Leben in Groß-Umstadt

Erhöhung der Meldungen von Rattenbefall

Stadt Groß-Umstadt gibt Hinweise zur Vermeidung erhöhter Rattenpopulationen

Stadt Groß-Umstadt gibt Hinweise zur Vermeidung erhöhter Rattenpopulationen

In den vergangenen Wochen sind bei der Stadtverwaltung Groß-Umstadt vermehrt Meldungen über Rattenfunde eingegangen. Die Stadt nimmt diese Hinweise ernst und begegnet dem Auftreten von Ratten mit den zur Verfügung stehenden und rechtlich möglichen Maßnahmen. Gleichzeitig weist die Stadt darauf hin, dass Ratten grundsätzlich zum typischen Erscheinungsbild urbaner und siedlungsnaher Lebensräume gehören.

Aufgrund ihrer hohen Anpassungsfähigkeit, Intelligenz und stark ausgeprägten Reproduktionsfähigkeit ist eine vollständige Verdrängung oder gar Ausrottung von Ratten weder realistisch noch mit verhältnismäßigen Maßnahmen zu erreichen. Ziel der Bekämpfungsmaßnahmen ist es daher vielmehr, den Bestand zu kontrollieren, indem man Rückzugsorte beseitigt und das vorhandene Nahrungsangebot auf ein Minimum verringert. Je mehr Möglichkeiten Ratten finden, um sich zu verstecken und je mehr Futter sie vorfinden, umso stärker pflanzen sie sich fort. Dies kann gesundheitsgefährdende oder unzumutbare Zustände hervorrufen.

Die Bekämpfung eines Rattenbefalls in bebauten Gebieten kann dementsprechend nicht alleine durch Maßnahmen der Stadtverwaltung auf öffentlichen Flächen erfolgen. Private Grundstücke, Tierhaltungen sowie unterschiedliche mögliche Nahrungs- und Unterschlupfquellen sorgen dafür, dass nur durch die Maßnahmen der Stadtverwaltung kein ausreichender Erfolg erzielt werden kann.

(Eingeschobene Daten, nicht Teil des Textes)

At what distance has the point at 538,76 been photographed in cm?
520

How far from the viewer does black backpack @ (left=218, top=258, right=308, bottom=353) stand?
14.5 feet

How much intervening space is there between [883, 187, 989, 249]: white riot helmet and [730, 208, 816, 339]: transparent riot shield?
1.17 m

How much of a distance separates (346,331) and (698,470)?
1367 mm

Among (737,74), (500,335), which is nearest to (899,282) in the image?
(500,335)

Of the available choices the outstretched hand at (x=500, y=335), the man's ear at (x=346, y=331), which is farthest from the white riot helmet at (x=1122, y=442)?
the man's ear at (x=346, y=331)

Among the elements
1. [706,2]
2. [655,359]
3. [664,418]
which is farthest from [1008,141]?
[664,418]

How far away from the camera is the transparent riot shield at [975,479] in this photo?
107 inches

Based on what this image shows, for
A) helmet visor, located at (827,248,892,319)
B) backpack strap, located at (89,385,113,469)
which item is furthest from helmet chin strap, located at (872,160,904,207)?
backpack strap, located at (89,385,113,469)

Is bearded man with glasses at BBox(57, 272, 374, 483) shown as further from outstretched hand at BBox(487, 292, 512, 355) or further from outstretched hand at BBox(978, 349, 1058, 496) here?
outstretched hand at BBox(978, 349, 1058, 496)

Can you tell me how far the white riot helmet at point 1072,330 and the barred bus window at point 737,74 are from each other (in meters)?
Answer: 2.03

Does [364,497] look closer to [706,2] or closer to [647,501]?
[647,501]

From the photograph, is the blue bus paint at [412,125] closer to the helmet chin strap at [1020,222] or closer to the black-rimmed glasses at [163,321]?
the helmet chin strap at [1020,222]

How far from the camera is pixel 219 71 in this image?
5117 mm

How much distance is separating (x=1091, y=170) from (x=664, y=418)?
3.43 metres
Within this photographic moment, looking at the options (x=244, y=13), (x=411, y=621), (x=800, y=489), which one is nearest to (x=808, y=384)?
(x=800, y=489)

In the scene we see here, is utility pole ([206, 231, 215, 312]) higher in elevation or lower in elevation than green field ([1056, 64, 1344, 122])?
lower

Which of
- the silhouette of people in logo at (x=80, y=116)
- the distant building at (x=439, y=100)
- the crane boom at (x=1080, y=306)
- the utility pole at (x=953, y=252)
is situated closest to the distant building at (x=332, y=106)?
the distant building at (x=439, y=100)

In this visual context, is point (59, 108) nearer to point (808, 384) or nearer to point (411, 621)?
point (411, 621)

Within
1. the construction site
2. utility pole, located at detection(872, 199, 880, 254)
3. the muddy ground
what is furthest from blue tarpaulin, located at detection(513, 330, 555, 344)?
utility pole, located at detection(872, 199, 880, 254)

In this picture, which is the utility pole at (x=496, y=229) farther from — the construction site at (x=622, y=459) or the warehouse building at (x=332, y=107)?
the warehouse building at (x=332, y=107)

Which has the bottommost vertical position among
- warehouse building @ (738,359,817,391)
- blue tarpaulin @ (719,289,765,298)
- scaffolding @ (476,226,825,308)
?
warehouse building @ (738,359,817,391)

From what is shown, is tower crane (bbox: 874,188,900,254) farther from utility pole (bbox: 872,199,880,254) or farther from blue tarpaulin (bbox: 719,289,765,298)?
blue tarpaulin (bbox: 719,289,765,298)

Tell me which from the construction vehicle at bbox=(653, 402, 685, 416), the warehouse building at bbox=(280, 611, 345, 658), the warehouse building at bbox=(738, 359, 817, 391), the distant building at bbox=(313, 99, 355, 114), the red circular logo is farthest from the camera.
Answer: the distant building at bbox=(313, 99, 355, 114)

Dies bedeutet nicht, dass die Stadtverwaltung gemeldete Rattenvorkommen unbeachtet lässt. Vielmehr werden die zur Verfügung stehenden Maßnahmen eingesetzt. Es werden Köder im öffentlichen Kanalnetz ausgelegt, dort wird regelmäßig kontrolliert und bei Bedarf nachgeködert.

Darüber hinaus führt die Ordnungsbehörde auch Ortsbegehungen durch mit dem Ziel unerlaubte Ablagerungen oder andere Umstände, die einen Rattenbefall begünstigen, zu beseitigen. Soweit entsprechende Feststellungen getroffen und konkrete Verantwortliche ermittelt werden können, werden die erforderlichen Schritte gegenüber den jeweiligen Eigentümerinnen und Eigentümern beziehungsweise Pächterinnen und Pächtern eingeleitet.

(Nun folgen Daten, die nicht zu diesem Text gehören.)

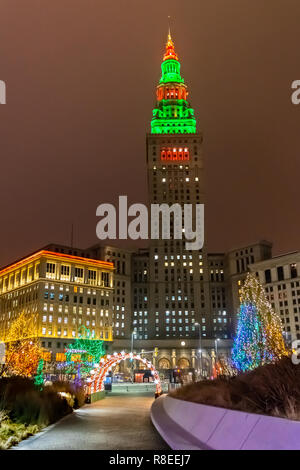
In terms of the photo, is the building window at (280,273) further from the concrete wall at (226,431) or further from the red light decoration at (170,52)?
the concrete wall at (226,431)

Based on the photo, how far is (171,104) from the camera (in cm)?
17525

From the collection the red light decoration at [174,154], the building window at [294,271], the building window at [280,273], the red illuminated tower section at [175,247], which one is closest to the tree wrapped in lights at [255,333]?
the building window at [294,271]

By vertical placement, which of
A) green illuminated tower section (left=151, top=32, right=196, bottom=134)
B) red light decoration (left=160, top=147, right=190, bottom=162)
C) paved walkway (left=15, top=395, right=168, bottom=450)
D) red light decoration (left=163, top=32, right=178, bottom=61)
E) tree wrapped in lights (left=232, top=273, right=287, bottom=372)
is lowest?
paved walkway (left=15, top=395, right=168, bottom=450)

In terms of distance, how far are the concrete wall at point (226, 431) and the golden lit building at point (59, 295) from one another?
340ft

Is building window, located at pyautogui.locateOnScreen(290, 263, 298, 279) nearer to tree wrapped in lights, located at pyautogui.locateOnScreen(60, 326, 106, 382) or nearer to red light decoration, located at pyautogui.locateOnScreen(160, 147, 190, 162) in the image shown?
red light decoration, located at pyautogui.locateOnScreen(160, 147, 190, 162)

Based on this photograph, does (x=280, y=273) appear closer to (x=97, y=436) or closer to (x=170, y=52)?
(x=170, y=52)

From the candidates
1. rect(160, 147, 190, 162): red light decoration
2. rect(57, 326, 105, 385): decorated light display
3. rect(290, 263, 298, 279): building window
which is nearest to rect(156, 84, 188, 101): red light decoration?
rect(160, 147, 190, 162): red light decoration

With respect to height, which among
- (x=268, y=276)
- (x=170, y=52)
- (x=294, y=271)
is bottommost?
(x=268, y=276)

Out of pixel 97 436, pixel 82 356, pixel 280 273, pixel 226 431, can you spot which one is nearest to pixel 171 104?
pixel 280 273

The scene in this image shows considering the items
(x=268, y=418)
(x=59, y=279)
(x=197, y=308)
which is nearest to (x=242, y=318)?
(x=268, y=418)

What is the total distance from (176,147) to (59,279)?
2701 inches

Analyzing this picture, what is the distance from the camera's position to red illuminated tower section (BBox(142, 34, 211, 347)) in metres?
149

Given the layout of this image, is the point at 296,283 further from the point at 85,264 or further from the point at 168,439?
the point at 168,439

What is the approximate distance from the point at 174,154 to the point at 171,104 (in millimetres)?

Neben den Maßnahmen der Stadtverwaltung kommt auch dem Verhalten der Bevölkerung eine wichtige Bedeutung zu. Bereits einfache Maßnahmen können dazu beitragen, Ratten keine zusätzlichen Nahrungsquellen anzubieten.

Die Stadt bittet daher um Beachtung folgender Hinweise:

  • Gelbe Säcke und sonstige Abfälle sollten nicht frei zugänglich im Außenbereich gelagert und erst am Tag der Abholung nach draußen gestellt werden.
  • Lebensmittel und Lebensmittelreste sollen bevorzugt nicht auf einem offenen Komposthaufen entsorgt werden. Dies gilt auch für nicht verwertetes Obst und Gemüse aus dem eigenen Garten.
  • Tierfutter sollte so gelagert werden, dass es für Ratten unzugänglich ist.
  • Bei der Fütterung von Haustieren oder Nutztieren sollte darauf geachtet werden, dass keine Futterreste im Stall oder im unmittelbaren Außenbereich zurückbleiben.
  • Essensreste dürfen nicht über die Toilette entsorgt werden. Lebensmittelreste gehören in die dafür vorgesehenen Abfallbehälter und nicht in die Kanalisation. Über die Toilette entsorge Essensreste können Ratten im Kanalnetz als zusätzliche Nahrungsquelle dienen und damit deren Vermehrung begünstigen.

Die Stadt bittet alle Bürgerinnen und Bürger, durch einen verantwortungsvollen Umgang mit Abfällen und Lebensmittel dazu beizutragen, Ratten möglichst keine zusätzlichen Nahrungsquellen zu bieten. Auch Rückzugsorte sollten nicht gegeben werden. Nur durch das Zusammenspiel von städtischen Bekämpfungsmaßnahmen und der Mithilfe der Bevölkerung kann das Auftreten von Ratten nachhaltig begrenzt werden.